Check out the Roadmap to high performance XML.
Note: this entry has moved.
Oleg's
IndexingXPathNavigator is now part of the opensource
Mvp.Xml project. A another good addition to the package...
The full project source code can be downloaded from SourceForge
Check out the Roadmap to high performance XML.
Note: this entry has moved.
There are many reasons why developers don't use the XPathDocument and XPathNavigator APIs and resort to XmlDocument instead.
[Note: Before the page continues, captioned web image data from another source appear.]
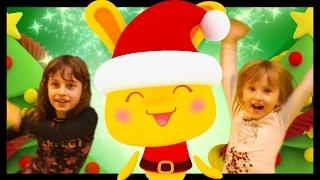 Danse des Titounis avec STUDIO BUBBLE TEA version Noël avec Kalys et Athena pour les enfants thumbnail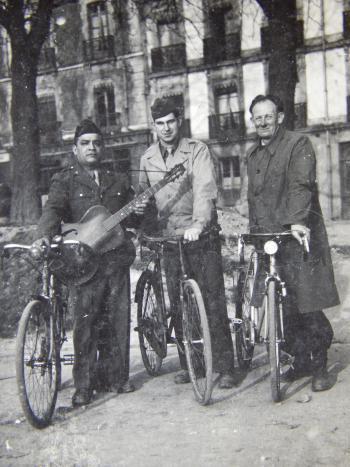 Départ sur le Mail de Rennes. D. Moralès, D. X, et Guillaume Le Quéré jr en 1945.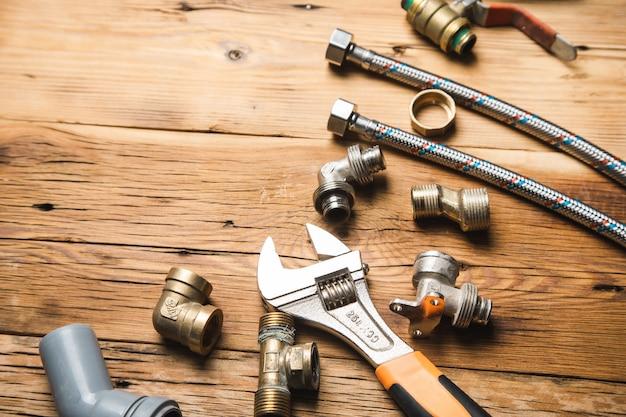 Zestaw Hydrauliki I Narzędzi Na Drewnianym Premium Zdjęcia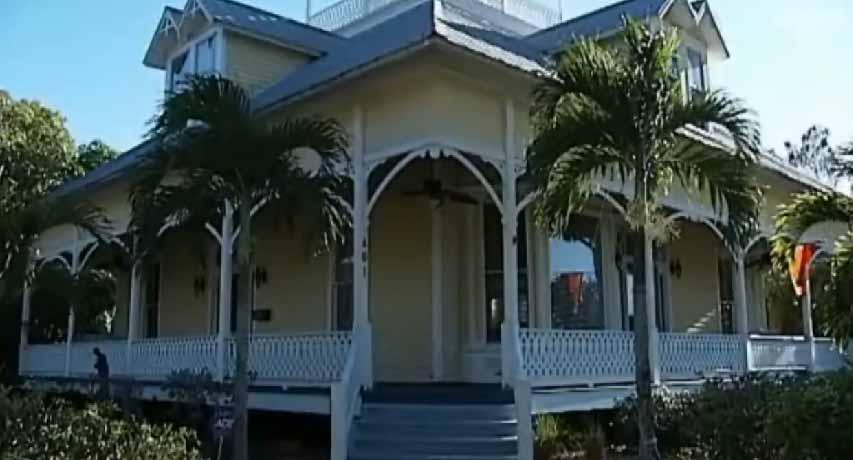 """Los dueños pusieron la residencia """"embrujada"""" a la venta porque planean mudarse de Punta Gorda."""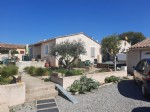 Single storey villa with 100 m² of living space on 612 m² of land with pool and garage.
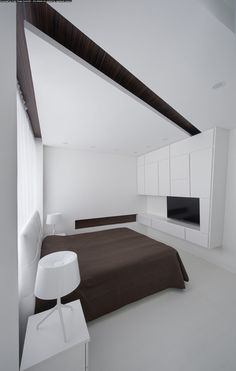 Interior: White Luxury Master Bedroom Contains White Bed With Tufted Headboard And Brown Bed Cover Also Modern White Table Lamp And White Sheer Curtains Design Ideas: Dramatic All-White Apartment Renovation in Moscow by Vladimir Malashonok White Apartment, Minimalist Apartment, Minimalist Bedroom, White Bedroom Decor, Bedroom Colors, Modern Bedroom, Bedroom Ideas, Brown Bed Covers, Warm Paint Colors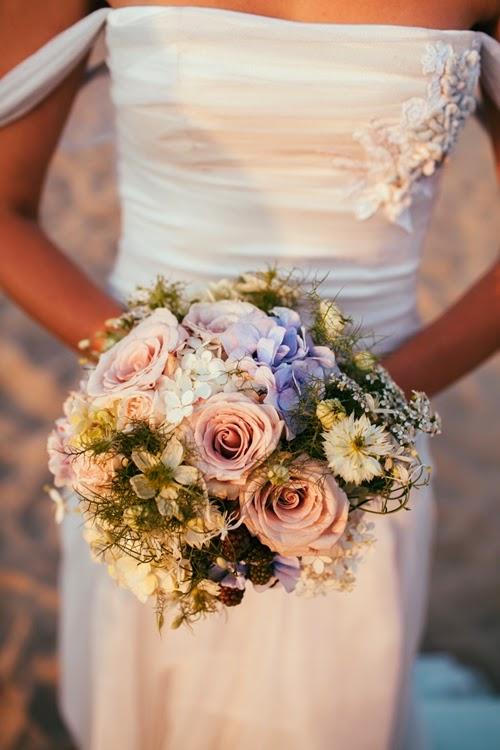 strandbröllop, beach wedding. bröllop blå hortensia, wedding blue hydrangeas, sea inspired wedding, havsinspirerat bröllop
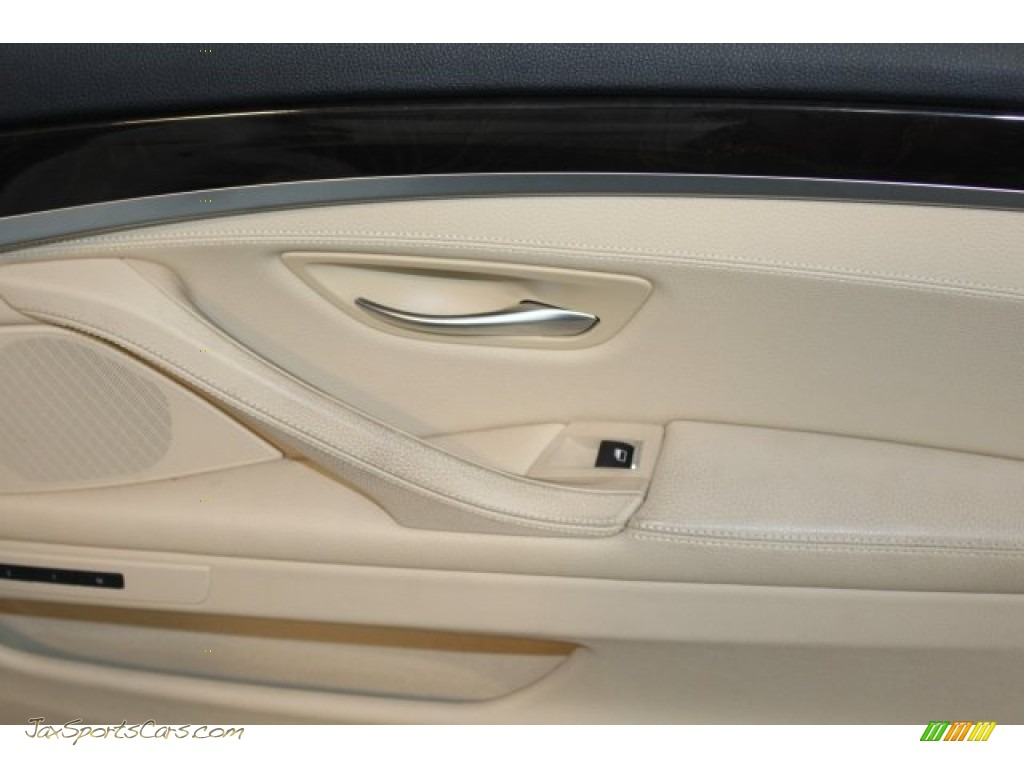 2013 5 Series 535i xDrive Sedan - Alpine White / Venetian Beige photo #39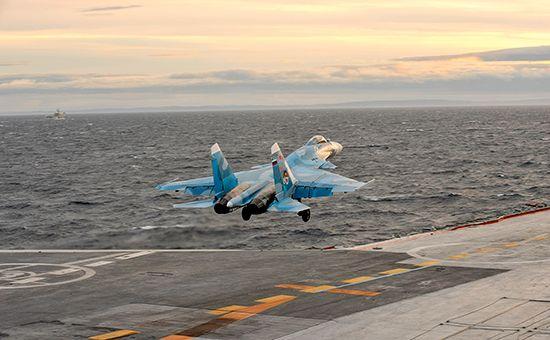 Корабельный истребитель Су-33 взлетает сборта авианосца «Адмирал Кузнецов». 2010 год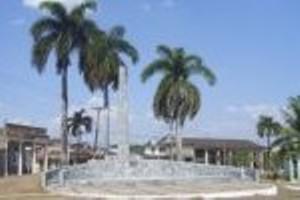 Monumneto a los mártires de La Llorona, en Cabaiguán.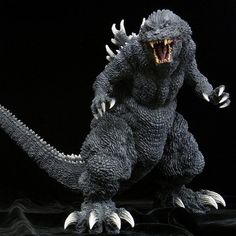 X-plus Gigantic series Godzilla 2001 GMK original white dorsal plates version All Godzilla Monsters, Godzilla Toys, Cool Monsters, Horror Monsters, Godzilla Figures, Japanese Monster Movies, Giant Monster Movies, Godzilla Wallpaper, Godzilla Suit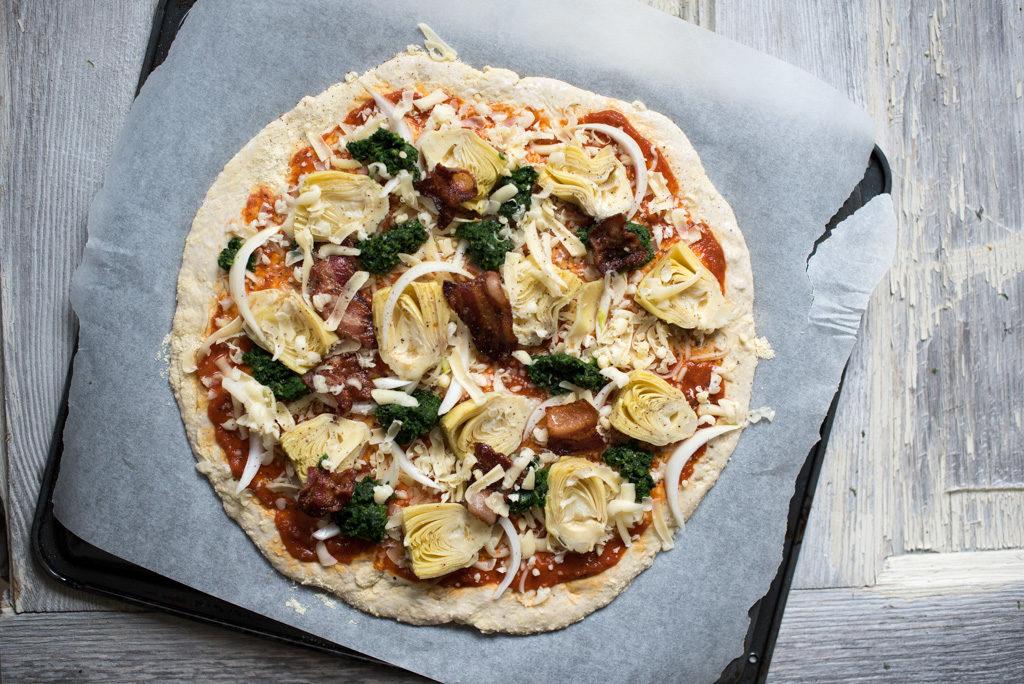 glutenfri pizza med artisjokk og spinat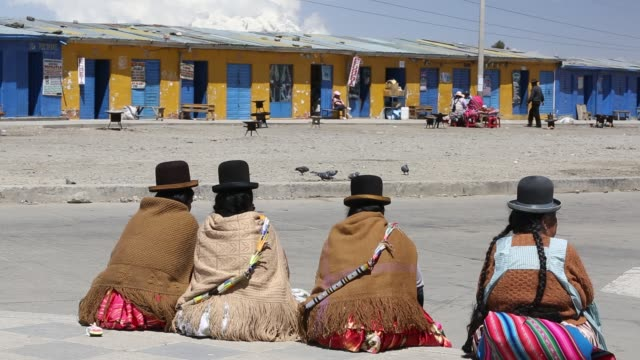 indigenous bolivian women in el alto above la paz, bolivia. - la paz region la paz stock-videos und b-roll-filmmaterial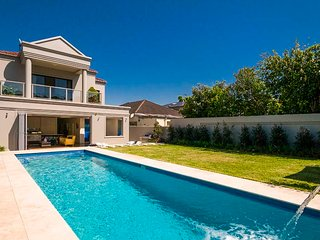 Luxury Mansion with pool in Eastern Suburbs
I outlined some of them with regards to querying functionality in my posts about how to take advantage of XPath expression precompilation, and How to get an XmlNodeList from an XPathNodeIterator (reloaded).
XPathNavigator is a far superior way of accessing and querying data because it offers built-in support for XPath querying independently of the store, which automatically gain the feature and more importantly, because it abstracts the underlying store mechanism, which allows multiple data formats to be accessed consistently. The XML WebData team has seriously optimized the internal storage of XPathDocument, which results in important improvents both in loading time and memory footprint, as well as general performance. This was possible because the underlying store is completely hidden from the developer behind the XPathNavigator class, therefore, even the most drastic change in internal representation does not affect current applications.
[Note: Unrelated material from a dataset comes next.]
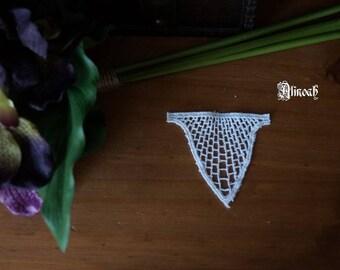 1 white guipure lace motif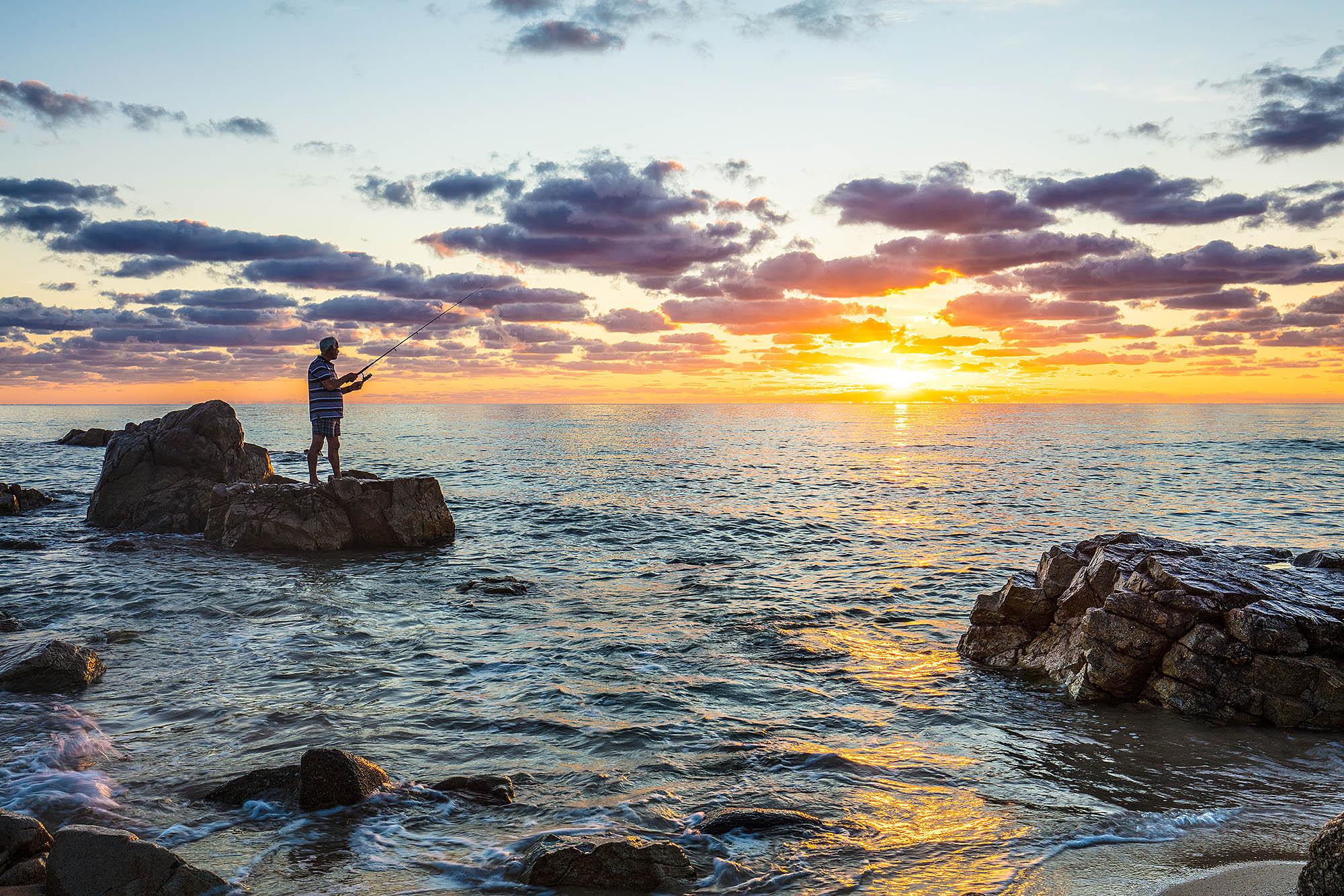 Italien, Sardinien. Mittelmeerstrand an der Costa Rei.Sonnenaufgang am Mittelmeer. Ein Küstenabschnitt an der Ostküste der Insel.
However, some useful features of the XmlDocument and XmlReader classes are not available. Basically, I've created an XmlReader facade over the XPathNavigator class, which allows you to work against either an streaming or a cursor API. I'll discuss how the missing features are enabled by the use of the new XPathNavigatorReader class, part of the opensource Mvp.Xml project.
Examples use an XML document with the structure of the Pubs database.
Serialization as XML
Both the XmlDocument (more properly, the XmlNode) the and XmlReader offer built-in support to get a raw string representing the entire content of any node. XmlNode exposes InnerXml and OuterXml properties, whereas the XmlReader offers ReadInnerXml and ReadOuterXml methods.
Once you go the XPathDocument route, however, you completely loss this feature. The new XPathNavigatorReader is an XmlReader implementation over an XPathNavigator, thus providing the aforementioned ReadInnerXml and ReadOuterXml methods. Basically, you work with the XPathNavigator object, and at the point you need to serialize it as XML, you simply construct this new reader over it, and use it as you would with any XmlReader:
XPathDocument doc = new XPathDocument(input);
XPathNavigator nav = doc.CreateNavigator();
// Move navigator, select with XPath, whatever.
XmlReader reader = new XPathNavigatorReader(nav);
// Initialize it.
if (reader.Read())
{
Console.WriteLine(reader.ReadOuterXml());
// We can also use reader.ReadInnerXml();
} Another useful scenario is directly writing a fragment of the document by means of the XmlWriter.WriteNode method:
// Will select the title id.
XPathExpression idexpr = navigator.Compile("string(title_id/text())");
XPathNodeIterator it = navigator.Select("//titles[price > 10]");
while (it.MoveNext())
{
XmlReader reader = new XPathNavigatorReader(it.Current);
// Save to a file with the title ID as the name.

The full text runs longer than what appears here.